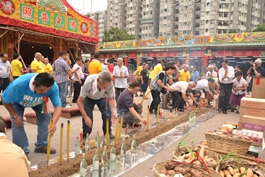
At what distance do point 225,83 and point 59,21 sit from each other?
9352mm

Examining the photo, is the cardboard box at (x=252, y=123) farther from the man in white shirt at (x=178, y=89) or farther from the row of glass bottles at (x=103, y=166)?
the man in white shirt at (x=178, y=89)

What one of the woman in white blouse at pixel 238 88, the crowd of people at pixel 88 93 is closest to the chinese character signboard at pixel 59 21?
the crowd of people at pixel 88 93

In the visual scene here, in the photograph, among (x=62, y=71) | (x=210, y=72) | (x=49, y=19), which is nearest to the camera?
(x=62, y=71)

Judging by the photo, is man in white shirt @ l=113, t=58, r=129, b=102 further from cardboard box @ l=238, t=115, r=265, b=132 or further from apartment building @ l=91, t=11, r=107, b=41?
apartment building @ l=91, t=11, r=107, b=41

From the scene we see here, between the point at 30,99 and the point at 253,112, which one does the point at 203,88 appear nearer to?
the point at 253,112

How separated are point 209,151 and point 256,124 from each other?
5.46 feet

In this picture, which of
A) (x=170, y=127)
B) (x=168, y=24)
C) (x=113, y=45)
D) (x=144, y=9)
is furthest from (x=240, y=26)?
(x=170, y=127)

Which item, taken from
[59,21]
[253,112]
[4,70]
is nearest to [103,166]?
[253,112]

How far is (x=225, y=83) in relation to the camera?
7281 mm

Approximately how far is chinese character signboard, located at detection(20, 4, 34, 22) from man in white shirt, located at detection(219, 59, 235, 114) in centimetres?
894

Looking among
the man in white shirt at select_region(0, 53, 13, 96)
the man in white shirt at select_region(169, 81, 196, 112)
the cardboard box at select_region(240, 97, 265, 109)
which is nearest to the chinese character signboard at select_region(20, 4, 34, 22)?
the man in white shirt at select_region(0, 53, 13, 96)

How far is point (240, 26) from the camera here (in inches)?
1810

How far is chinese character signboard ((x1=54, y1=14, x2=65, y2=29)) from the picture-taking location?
1246 cm

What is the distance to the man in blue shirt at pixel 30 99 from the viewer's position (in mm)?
2621
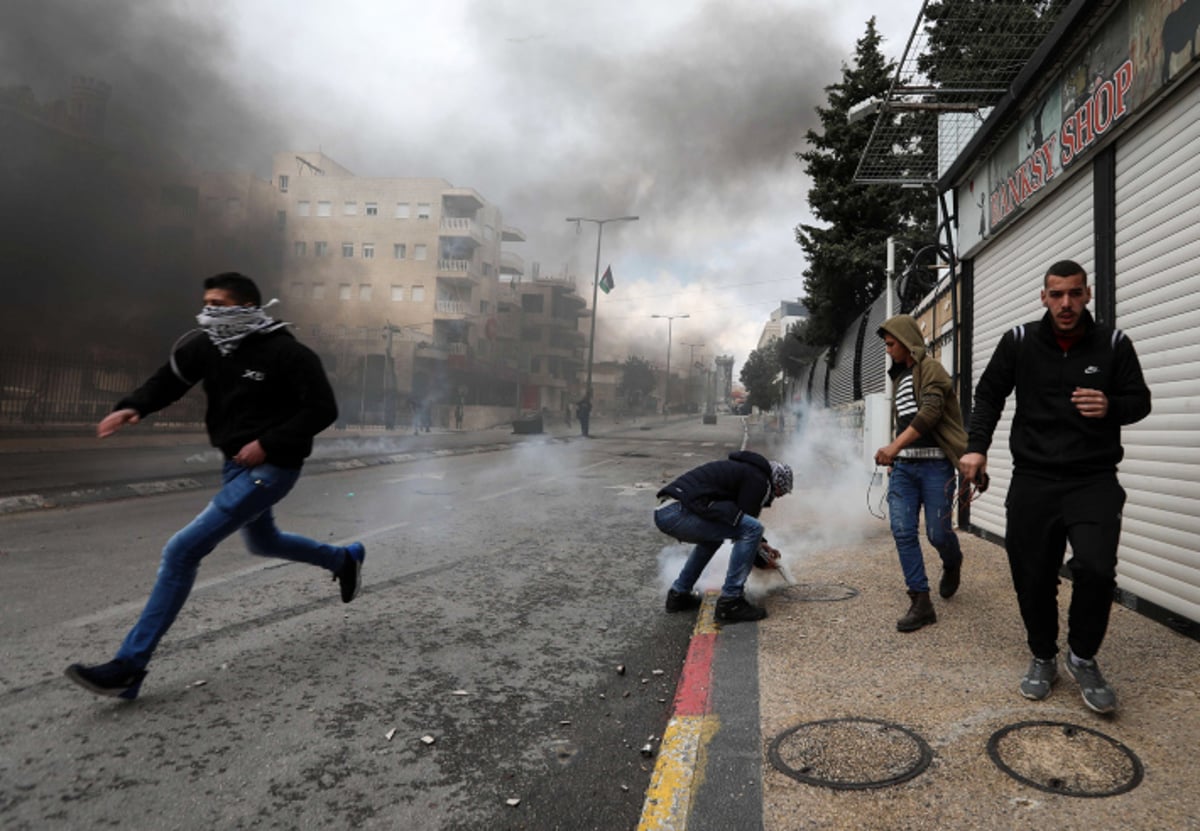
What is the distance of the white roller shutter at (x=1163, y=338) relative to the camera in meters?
3.45

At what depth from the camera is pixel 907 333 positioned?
145 inches

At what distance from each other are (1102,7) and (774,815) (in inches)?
191

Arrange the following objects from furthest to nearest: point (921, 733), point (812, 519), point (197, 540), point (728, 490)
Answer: point (812, 519) < point (728, 490) < point (197, 540) < point (921, 733)

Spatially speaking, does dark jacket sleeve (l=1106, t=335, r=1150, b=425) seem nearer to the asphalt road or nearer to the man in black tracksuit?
the man in black tracksuit

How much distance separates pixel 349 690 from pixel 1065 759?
248cm

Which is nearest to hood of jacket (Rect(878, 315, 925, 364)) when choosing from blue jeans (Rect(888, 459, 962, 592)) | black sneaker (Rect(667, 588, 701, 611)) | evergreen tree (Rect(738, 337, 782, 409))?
blue jeans (Rect(888, 459, 962, 592))

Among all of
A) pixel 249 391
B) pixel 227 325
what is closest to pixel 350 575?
pixel 249 391

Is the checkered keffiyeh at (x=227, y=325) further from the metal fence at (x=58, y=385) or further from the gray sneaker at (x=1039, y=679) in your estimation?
the metal fence at (x=58, y=385)

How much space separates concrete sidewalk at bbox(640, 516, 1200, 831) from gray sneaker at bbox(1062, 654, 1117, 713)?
0.04 meters

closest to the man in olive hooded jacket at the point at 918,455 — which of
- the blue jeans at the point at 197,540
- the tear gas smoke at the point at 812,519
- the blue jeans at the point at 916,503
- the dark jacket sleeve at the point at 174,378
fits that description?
the blue jeans at the point at 916,503

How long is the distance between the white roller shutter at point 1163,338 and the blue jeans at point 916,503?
106 cm

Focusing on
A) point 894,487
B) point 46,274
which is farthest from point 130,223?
point 894,487

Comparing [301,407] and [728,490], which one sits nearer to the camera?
[301,407]

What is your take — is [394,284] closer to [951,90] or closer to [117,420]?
[951,90]
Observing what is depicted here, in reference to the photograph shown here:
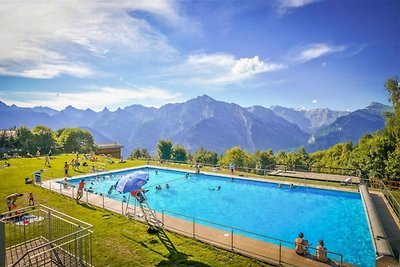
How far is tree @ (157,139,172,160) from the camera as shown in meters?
81.8

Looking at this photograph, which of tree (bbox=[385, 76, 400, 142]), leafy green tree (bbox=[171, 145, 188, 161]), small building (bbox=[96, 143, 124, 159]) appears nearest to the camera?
tree (bbox=[385, 76, 400, 142])

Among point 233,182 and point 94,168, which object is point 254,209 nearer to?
point 233,182

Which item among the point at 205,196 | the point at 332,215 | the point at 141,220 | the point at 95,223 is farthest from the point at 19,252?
the point at 332,215

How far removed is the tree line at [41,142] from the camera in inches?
2291

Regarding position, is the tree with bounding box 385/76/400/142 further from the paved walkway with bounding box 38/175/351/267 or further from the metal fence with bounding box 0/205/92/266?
the metal fence with bounding box 0/205/92/266

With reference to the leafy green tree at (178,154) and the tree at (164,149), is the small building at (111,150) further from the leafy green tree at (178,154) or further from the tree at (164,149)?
the leafy green tree at (178,154)

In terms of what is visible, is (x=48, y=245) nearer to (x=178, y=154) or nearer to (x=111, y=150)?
(x=111, y=150)

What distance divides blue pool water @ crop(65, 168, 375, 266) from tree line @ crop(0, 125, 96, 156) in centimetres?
3719

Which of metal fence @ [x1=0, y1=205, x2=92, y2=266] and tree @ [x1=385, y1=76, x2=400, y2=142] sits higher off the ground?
tree @ [x1=385, y1=76, x2=400, y2=142]

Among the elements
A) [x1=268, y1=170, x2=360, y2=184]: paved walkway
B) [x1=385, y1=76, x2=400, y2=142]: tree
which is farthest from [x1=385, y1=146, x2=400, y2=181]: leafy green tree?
[x1=385, y1=76, x2=400, y2=142]: tree

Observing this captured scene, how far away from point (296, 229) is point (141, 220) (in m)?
10.4

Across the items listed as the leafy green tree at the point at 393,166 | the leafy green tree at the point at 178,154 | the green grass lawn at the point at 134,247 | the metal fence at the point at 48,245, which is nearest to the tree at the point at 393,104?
the leafy green tree at the point at 393,166

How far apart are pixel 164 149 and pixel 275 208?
205ft

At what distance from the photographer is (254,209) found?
72.9 feet
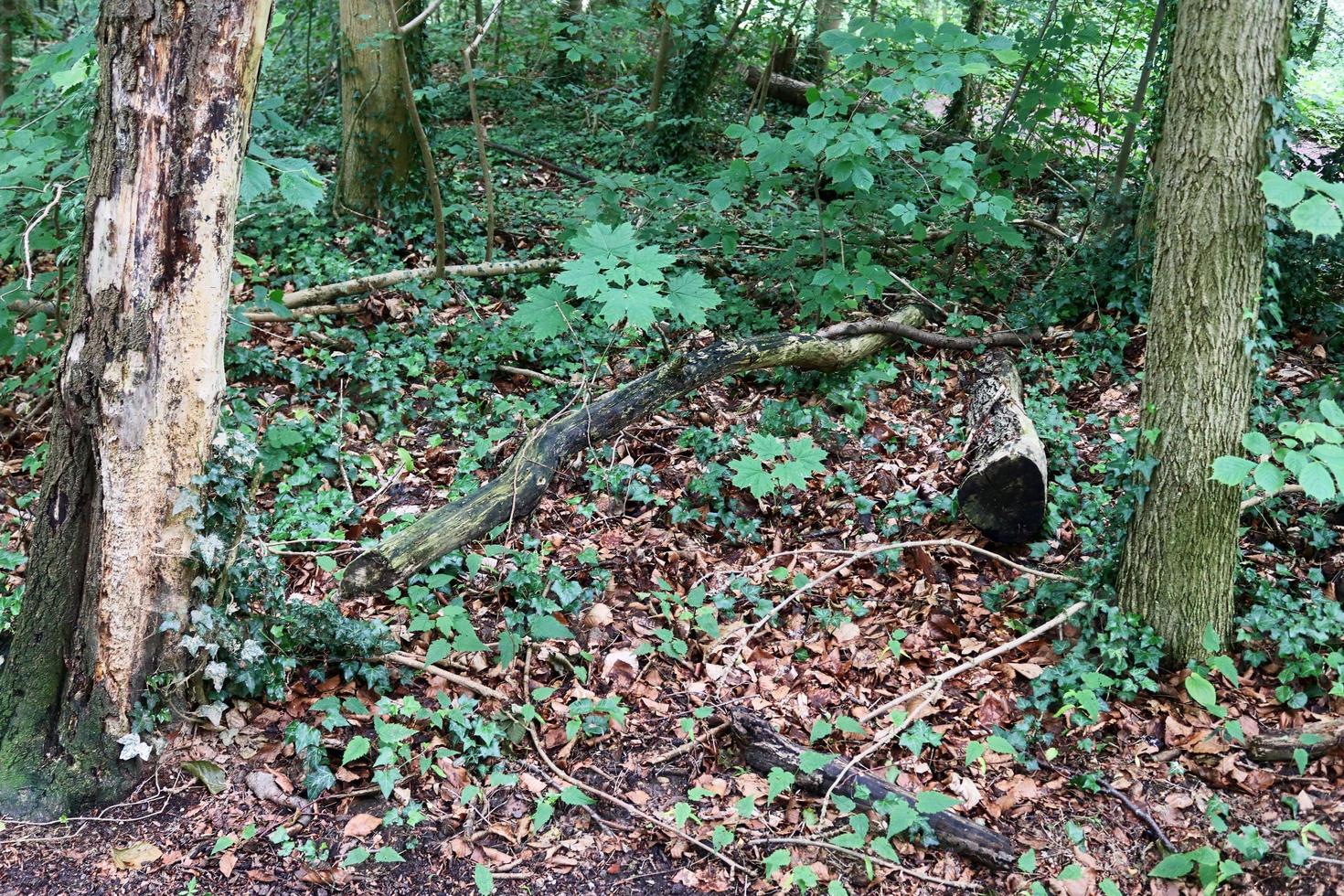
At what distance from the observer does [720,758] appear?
3.74 meters

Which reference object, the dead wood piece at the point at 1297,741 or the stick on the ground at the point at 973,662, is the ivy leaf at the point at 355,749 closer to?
the stick on the ground at the point at 973,662

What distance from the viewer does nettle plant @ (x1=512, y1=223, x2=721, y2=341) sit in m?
4.55

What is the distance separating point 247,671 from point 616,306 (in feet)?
7.77

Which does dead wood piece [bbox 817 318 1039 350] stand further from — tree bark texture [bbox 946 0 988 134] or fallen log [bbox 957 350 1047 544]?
tree bark texture [bbox 946 0 988 134]

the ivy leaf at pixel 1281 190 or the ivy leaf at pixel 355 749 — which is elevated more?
the ivy leaf at pixel 1281 190

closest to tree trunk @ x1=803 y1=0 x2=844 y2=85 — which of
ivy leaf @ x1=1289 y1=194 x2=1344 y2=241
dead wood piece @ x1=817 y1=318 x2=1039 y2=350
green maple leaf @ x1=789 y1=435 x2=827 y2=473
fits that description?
dead wood piece @ x1=817 y1=318 x2=1039 y2=350

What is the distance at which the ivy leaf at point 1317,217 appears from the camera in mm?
2748

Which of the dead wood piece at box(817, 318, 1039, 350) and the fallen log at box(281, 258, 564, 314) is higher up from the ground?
the dead wood piece at box(817, 318, 1039, 350)

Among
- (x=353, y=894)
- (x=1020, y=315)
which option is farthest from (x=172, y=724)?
(x=1020, y=315)

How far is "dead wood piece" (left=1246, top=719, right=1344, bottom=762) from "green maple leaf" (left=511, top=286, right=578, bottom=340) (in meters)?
3.88

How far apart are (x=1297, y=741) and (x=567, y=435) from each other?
3.80 meters

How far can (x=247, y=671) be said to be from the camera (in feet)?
11.6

━━━

◆ What is expected ◆
Rewrite the entries from the line containing "How far apart are (x=1297, y=741)" through the last entry, replacing "from the camera" with "from the lens" and leaving everything else as it is.

◆ Full answer ◆
How far apart are (x=1297, y=741) and (x=567, y=435) from each other?
3.80 meters

How far can (x=247, y=671) be said to be from the lens (in feet)?
11.6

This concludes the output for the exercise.